§ Action requise: Prolongez le texte sur la politique familiale et le PACS en enchaînant directement après sa dernière phrase.

§ Texte de la page:
B) Sur le retour au travail après l’éducation des enfants.
" Faisable malgré la mentalité actuelle, j’en connais de nombreux exemples réussis ".
C) Sur la politique familiale et le PACS.
" Le PACS fragilise le couple, il va donc dans le mauvais sens. Quand, Vendredi dernier, j’ai objecté à Madame Elisabeth Guigou que la commission d’adaptation du droit aux situations familiales modernes, créée le 31 Août dernier, n’avait pas terminé ses travaux et qu’il conviendrait d’attendre pour décider du PACS, elle m’a répondu que le PACS n’avait rien à voir avec la famille... ! Y croyait-elle vraiment ? ".

§ Données sources:
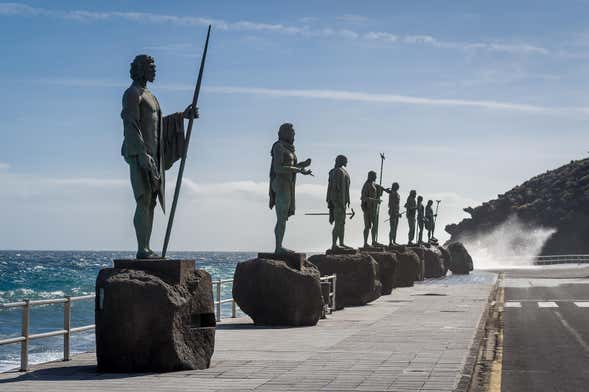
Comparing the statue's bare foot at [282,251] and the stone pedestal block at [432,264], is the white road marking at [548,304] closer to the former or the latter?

§ Zone de réponse:
" Un exemple des aberrations modernes et de l’influence des mères célibataires qui entourent Elisabeth Guigou et Martine Aubry : Lorsque le gouvernement décida de mettre les allocations familiales sous conditions de ressources le plafond fut fixé à environ 25 000 Francs par mois pour un foyer avec un seul revenu, 30 000 Francs par mois pour un foyer avec deux revenus et 35 000 Francs par mois pour une mère célibataire ! ".
D) Evolution ailleurs qu’en Europe?
" Même si dans la plupart des pays la fécondité baisse avec rapidité, la cellule familiale y est beaucoup plus stable que chez nous ".
Le mot de la fin reviendra à Jules Leveugle " Notre modèle actuel de société est méprisable et les immigrés le méprisent et nous méprisent ".